If I had only one species it would probably be chukar, yea chukar I said. Don't get me wrong I love big game but if I chose a big game species that means I would be limited to a short amount of time in the field. Chukar has one of the longest seasons and if it really is about being out and enjoying the beauty of the outdoors I feel chukar would give me the most "experience". Another vote for chukars is the physicality of it. Chukar live in nasty places and the physical endurance it takes to hunt chukars equals muleys and elk. Plus I often spend much of my chukar hunts glassing elk and deer. And one of the biggest votes that goes to chukars if I had to just choose one species is the ability to enjoy it with a pointing dog. I enjoy that more than shooting, in fact I go out without a gun during the season.


----------



## massmanute (Apr 23, 2012)

Grouse.

Beautiful locations for the hunt, and not necessarily an army of other hunters to contend with.


----------



## Dukes_Daddy (Nov 14, 2008)

Buffalo on the Henries


----------



## goofy elk (Dec 16, 2007)

Archery moose.......


----------



## sawsman (Sep 13, 2007)

Tough choice. Glad it's one I dont have to make…

My top three in the following order:

Mule deer
Elk
Turkey



.


----------



## ridgetop (Sep 13, 2007)

I think most people could guess what my choice would be.


----------



## Vanilla (Dec 11, 2009)

ridgetop said:


> I think most people could guess what my choice would be.


Eurasian collared dove?


----------



## wyogoob (Sep 7, 2007)

ridgetop said:


> I think most people could guess what my choice would be.


white-tailed ptarmigan?

.


----------



## colorcountrygunner (Oct 6, 2009)

ridgetop said:


> I think most people could guess what my choice would be.


band-tailed pigeon.


----------



## colorcountrygunner (Oct 6, 2009)

Critter said:


> If you are finding deer so easy to find and shoot perhaps you need to up your expectations on the size of the bucks that you harvest. For the last 20 or so years I could shoot a small buck within a hour of sunup on the opening day but I prefer to wait and hunt for a larger buck. That isn't what everyone wants to do but it is the way that I do it.
> 
> Elk are the same way. I have a spot that if I have a cow tag that I can usually wait for 1-4 days and shoot one but that is a hunt for meat and not antlers, and all of them have been delicious. But if you hunt long enough and shoot enough animals you will eventually get one that isn't fit for dog food.

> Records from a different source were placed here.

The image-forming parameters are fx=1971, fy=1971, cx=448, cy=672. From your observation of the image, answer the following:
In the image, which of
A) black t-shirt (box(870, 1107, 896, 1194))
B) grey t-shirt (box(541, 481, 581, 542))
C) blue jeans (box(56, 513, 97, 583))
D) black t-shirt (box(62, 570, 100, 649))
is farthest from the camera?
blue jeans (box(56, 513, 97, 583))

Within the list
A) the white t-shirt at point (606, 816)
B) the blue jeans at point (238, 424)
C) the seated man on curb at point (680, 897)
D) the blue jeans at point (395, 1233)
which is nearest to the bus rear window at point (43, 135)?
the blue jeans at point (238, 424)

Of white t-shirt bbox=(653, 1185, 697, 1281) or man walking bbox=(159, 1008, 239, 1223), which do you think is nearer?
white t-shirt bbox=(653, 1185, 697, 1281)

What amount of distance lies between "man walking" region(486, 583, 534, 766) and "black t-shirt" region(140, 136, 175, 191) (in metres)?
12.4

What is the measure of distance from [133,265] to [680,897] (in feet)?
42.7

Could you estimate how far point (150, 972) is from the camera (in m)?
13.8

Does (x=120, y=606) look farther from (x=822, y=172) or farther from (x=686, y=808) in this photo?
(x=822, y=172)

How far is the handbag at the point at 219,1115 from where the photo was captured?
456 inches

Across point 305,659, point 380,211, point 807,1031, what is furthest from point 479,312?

That's kind of what I was thinking. If you don't prefer the taste of mule deer that is one reason I can think of not to hunt them. Saying they are too easy, though? Heck, it's not even all that hard to blast an elk with a high-powered rifle depending on what tag you have and what unit you are hunting. I bet I could amass a pretty good stack of cows and spikes with my rifle in the time that it took me to shoot one 180 inch muley buck. Try it with a bow and things get that much harder! Deer hunting doesn't have to be going out and blasting the first fork horn you see with your .30-06!


----------



## MuscleWhitefish (Jan 13, 2015)

#1DEER 1-I said:


> Big game, upland waterfowl, whatever, if you could only hunt one species for the rest of your life what would it be, why?


Canvasbacks- up to 70 mph


----------



## Longgun (Sep 7, 2007)

waterfowl for one simple reason, the variety of species encountered.


----------



## c3hammer (Nov 1, 2009)

Sustaining member of Elkaholics Anonymous going on 34 years now !!!


----------



## kk11 (Sep 17, 2007)

Bear (with Hounds)


----------



## HeberHunter (Nov 13, 2014)

I'd have to say elk. I could hunt elk the rest of my life and not get tired of it.


----------



## CPAjeff (Dec 20, 2014)

For me it is a tie between pheasants and snow geese. The explosion of color and sound from a flushing rooster pheasant never gets old. Also, watching a large flock of snow geese decoy is quite amazing! Cool thread - thanks for starting it!


----------



## GaryFish (Sep 7, 2007)

Lots of interesting answers. 

Tough call for me. It would either elk or pheasants. It is hard to beat a bugle on a crisp fall morning. Elk hunting is fun until you actually get one. It makes my back tighten up just thinking about it right now.

Pheasant hunting though. A nice cool morning in the midwest. Sunrise skies that go on forever, the excitement of the pup, and as CPAJeff points out, the "explosion of color and sound from a flushing rooster pheasant never gets old." And the benefit of pheasants, is you don't break your back after shooting them, and you can go out hunting throughout the season, even if you harvest something on opening morning. 

So all considered - pheasants.


----------



## Schleppy (Jul 16, 2008)

This is pretty easy for me. There is nothing I've hunted that I like better than rutting Elk with a bow.


----------



## OldEphraim (Mar 6, 2011)

It's a coin toss between elk and deer for me. Cut my teeth hunting mullies in hell's canyon growing up but I sure have enjoyed every moment chasing elk the last few years.


----------



## kailey29us (May 26, 2011)

Archery Elk


----------